╭─ Given records

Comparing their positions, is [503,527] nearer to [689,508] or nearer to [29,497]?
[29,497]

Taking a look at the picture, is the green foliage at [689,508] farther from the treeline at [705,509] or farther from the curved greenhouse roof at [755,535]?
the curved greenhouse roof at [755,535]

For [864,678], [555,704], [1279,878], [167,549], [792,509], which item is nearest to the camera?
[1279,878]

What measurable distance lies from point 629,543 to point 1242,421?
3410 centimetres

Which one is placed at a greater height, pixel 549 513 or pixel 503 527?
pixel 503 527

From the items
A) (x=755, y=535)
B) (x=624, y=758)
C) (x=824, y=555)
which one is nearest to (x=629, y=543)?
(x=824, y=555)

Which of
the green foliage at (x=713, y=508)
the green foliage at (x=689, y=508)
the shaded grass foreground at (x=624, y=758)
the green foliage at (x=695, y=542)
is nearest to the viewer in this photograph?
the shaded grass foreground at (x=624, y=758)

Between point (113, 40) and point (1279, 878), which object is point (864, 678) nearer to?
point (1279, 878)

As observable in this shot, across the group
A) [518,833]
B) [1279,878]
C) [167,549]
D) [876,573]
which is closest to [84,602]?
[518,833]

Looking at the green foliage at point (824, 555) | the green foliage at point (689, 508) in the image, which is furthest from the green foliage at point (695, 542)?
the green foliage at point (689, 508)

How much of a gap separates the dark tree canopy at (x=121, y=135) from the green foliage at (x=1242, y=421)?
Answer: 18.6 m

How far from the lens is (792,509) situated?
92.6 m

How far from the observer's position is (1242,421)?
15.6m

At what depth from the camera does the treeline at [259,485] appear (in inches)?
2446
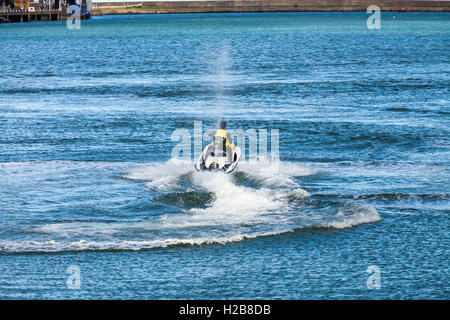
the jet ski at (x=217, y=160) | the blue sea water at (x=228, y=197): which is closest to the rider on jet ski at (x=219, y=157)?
the jet ski at (x=217, y=160)

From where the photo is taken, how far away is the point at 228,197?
27.9 metres

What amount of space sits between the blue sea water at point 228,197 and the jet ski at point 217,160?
0.37m

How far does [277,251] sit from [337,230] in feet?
9.41

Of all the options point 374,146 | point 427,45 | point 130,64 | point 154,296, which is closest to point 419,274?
point 154,296

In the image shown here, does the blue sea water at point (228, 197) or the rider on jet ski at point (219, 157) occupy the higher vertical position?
the rider on jet ski at point (219, 157)

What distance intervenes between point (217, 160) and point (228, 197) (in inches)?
113

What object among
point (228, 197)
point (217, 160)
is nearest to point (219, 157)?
point (217, 160)

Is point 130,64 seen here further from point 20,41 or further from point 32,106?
point 20,41

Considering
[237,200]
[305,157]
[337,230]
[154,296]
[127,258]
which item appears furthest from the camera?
[305,157]

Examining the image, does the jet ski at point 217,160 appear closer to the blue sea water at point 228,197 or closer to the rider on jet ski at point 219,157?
the rider on jet ski at point 219,157

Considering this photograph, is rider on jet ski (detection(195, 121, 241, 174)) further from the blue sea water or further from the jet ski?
the blue sea water

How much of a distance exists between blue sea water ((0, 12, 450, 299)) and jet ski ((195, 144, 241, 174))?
37 cm

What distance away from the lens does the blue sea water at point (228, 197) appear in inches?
794

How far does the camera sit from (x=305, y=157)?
36.0 meters
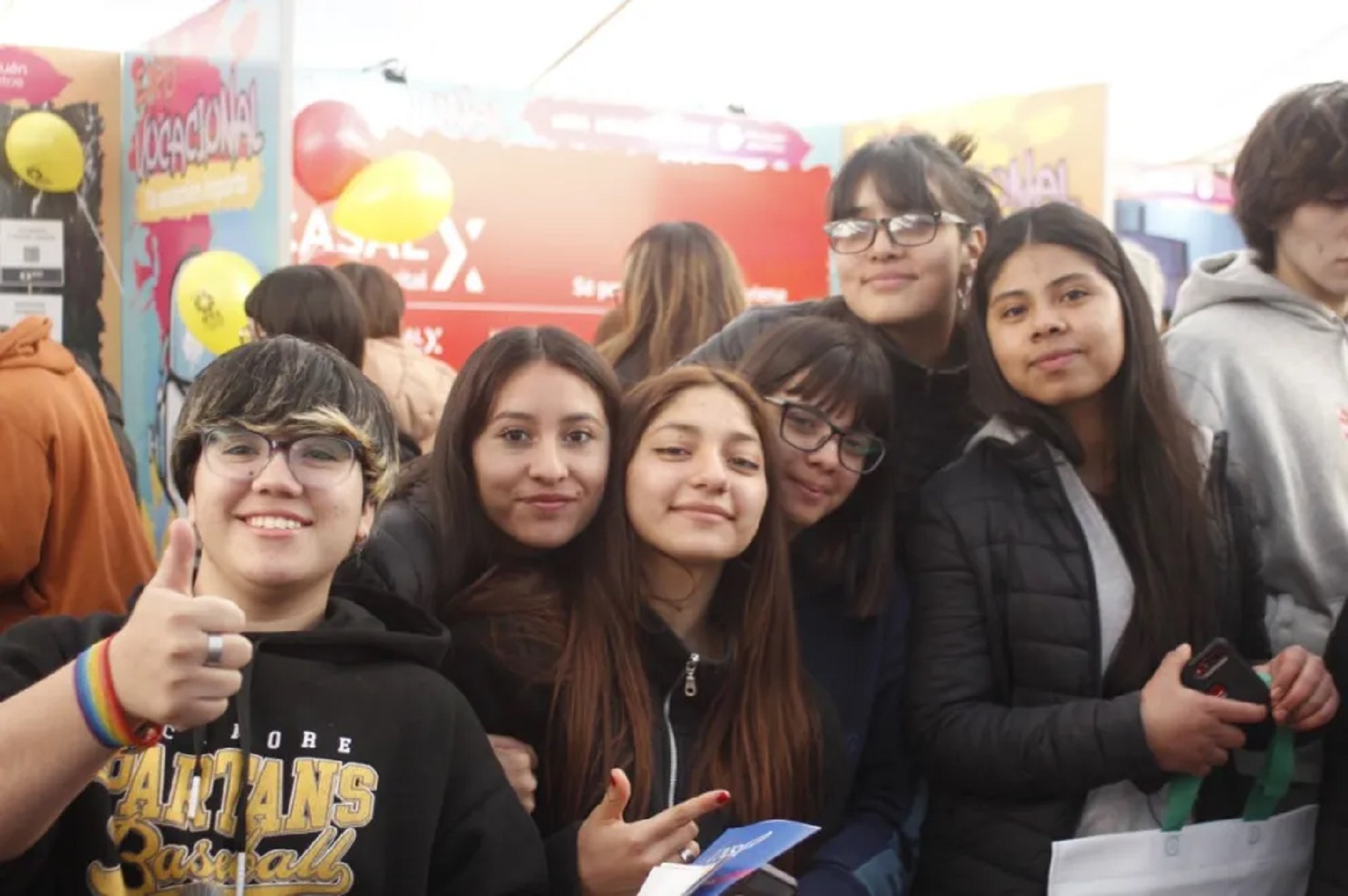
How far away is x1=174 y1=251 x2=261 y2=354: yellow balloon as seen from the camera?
3832 millimetres

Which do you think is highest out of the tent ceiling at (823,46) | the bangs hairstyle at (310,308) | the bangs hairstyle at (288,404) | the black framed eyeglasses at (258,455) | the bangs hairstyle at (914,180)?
the tent ceiling at (823,46)

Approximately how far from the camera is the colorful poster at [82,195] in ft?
16.0

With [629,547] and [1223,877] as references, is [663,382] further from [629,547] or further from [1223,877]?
[1223,877]

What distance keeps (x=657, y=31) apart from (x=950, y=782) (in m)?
6.32

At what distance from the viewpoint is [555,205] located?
6.24 meters

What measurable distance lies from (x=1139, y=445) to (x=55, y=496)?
1.94 metres

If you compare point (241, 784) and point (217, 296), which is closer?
point (241, 784)

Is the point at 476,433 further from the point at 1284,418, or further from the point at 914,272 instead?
the point at 1284,418

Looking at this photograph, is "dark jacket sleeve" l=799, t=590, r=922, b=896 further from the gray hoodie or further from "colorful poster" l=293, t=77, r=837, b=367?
"colorful poster" l=293, t=77, r=837, b=367

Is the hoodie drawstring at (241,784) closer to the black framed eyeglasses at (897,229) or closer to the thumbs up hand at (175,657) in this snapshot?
the thumbs up hand at (175,657)

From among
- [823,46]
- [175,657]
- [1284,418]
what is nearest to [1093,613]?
[1284,418]

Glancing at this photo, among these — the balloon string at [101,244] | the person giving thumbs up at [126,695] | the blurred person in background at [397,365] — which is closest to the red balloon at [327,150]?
the balloon string at [101,244]

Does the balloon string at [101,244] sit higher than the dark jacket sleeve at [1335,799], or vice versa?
the balloon string at [101,244]

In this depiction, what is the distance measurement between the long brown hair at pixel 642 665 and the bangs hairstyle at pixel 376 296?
215 cm
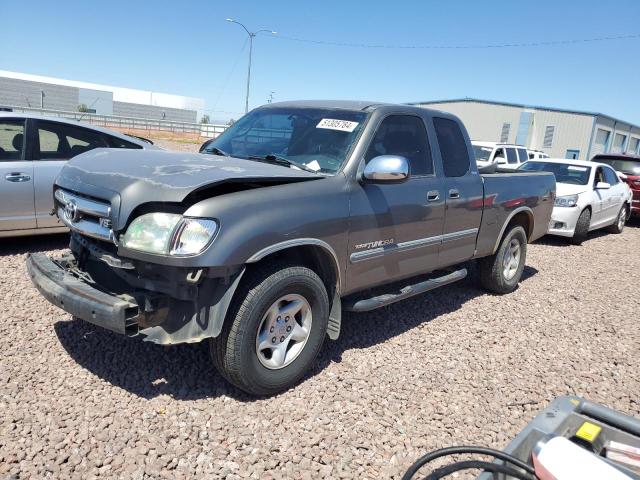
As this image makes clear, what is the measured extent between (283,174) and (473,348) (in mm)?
2389

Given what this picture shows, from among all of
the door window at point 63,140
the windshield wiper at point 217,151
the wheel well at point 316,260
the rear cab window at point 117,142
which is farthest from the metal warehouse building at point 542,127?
the wheel well at point 316,260

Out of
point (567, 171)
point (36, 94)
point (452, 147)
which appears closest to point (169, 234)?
point (452, 147)

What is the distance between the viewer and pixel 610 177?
11398 millimetres

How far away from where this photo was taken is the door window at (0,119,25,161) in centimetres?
575

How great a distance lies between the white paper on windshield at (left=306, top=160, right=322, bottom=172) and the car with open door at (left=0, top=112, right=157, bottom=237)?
344 centimetres

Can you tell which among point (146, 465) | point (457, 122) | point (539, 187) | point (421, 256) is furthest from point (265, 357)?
point (539, 187)

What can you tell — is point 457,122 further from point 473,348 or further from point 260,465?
point 260,465

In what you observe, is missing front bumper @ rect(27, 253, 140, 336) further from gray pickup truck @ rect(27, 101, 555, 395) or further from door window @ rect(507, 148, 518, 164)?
door window @ rect(507, 148, 518, 164)

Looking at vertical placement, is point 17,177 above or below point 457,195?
below

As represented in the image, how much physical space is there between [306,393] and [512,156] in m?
14.3

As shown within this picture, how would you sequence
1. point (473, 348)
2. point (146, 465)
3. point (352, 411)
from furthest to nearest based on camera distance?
point (473, 348), point (352, 411), point (146, 465)

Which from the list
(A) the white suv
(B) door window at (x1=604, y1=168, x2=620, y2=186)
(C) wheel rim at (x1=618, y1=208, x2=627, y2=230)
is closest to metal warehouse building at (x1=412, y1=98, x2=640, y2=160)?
(A) the white suv

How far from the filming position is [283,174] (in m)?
3.43

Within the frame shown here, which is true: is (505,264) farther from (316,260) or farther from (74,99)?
(74,99)
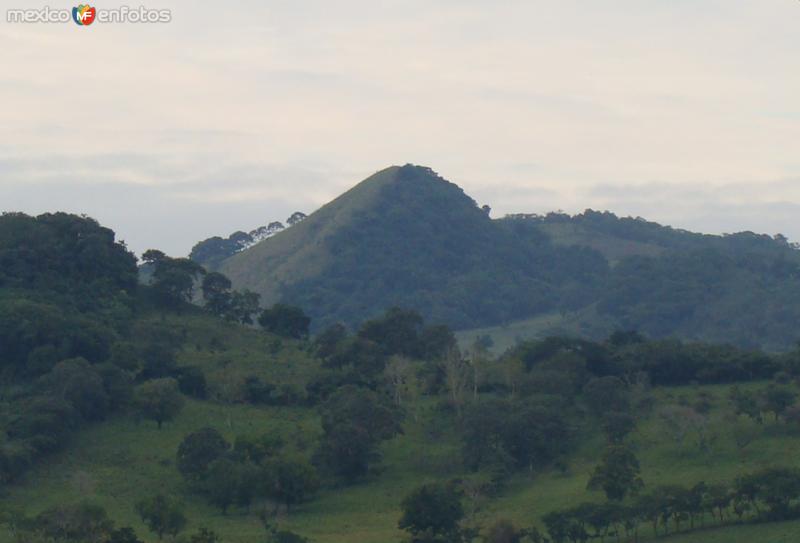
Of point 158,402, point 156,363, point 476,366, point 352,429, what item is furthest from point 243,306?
point 352,429

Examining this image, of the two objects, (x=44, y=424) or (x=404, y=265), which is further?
(x=404, y=265)

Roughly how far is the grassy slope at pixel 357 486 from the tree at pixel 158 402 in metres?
0.64

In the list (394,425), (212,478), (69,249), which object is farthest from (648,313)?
(212,478)

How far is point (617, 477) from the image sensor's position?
Answer: 57469 millimetres

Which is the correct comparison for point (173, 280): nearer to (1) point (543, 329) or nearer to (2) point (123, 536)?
(2) point (123, 536)

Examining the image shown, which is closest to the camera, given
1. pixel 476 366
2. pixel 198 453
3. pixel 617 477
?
pixel 617 477

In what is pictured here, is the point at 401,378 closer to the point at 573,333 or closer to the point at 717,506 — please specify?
the point at 717,506

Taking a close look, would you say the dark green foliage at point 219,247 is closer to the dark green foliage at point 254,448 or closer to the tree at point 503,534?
the dark green foliage at point 254,448

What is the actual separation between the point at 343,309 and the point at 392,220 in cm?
2885

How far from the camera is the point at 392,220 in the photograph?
7544 inches

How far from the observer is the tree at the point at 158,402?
235 ft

╰─

Task description: Reproduce the data word for word, from the line containing "How far is point" through the last line of the data, including both of those lines.

Exercise answer:
How far is point (617, 477) from the image sensor's position?
Answer: 57469 millimetres

Which is the correct comparison for point (173, 280): nearer to (1) point (543, 329) or nearer to (2) point (123, 536)?
(2) point (123, 536)

Examining the image shown, which is closest to the camera, given
1. pixel 476 366
2. pixel 198 453
3. pixel 617 477
?
pixel 617 477

In what is pictured here, is the point at 401,378 closer to the point at 573,333 or closer to the point at 717,506 — please specify?
the point at 717,506

Taking a close look, would you say the dark green foliage at point 219,247 is closer to the dark green foliage at point 254,448 or closer to the tree at point 503,534?
the dark green foliage at point 254,448

What is the actual separation between the point at 343,309 and the point at 392,220 in cm?
2885

How far from the camera is the point at 392,220 in the photograph?
7544 inches

How far from the observer is the tree at the point at 158,402?
235 ft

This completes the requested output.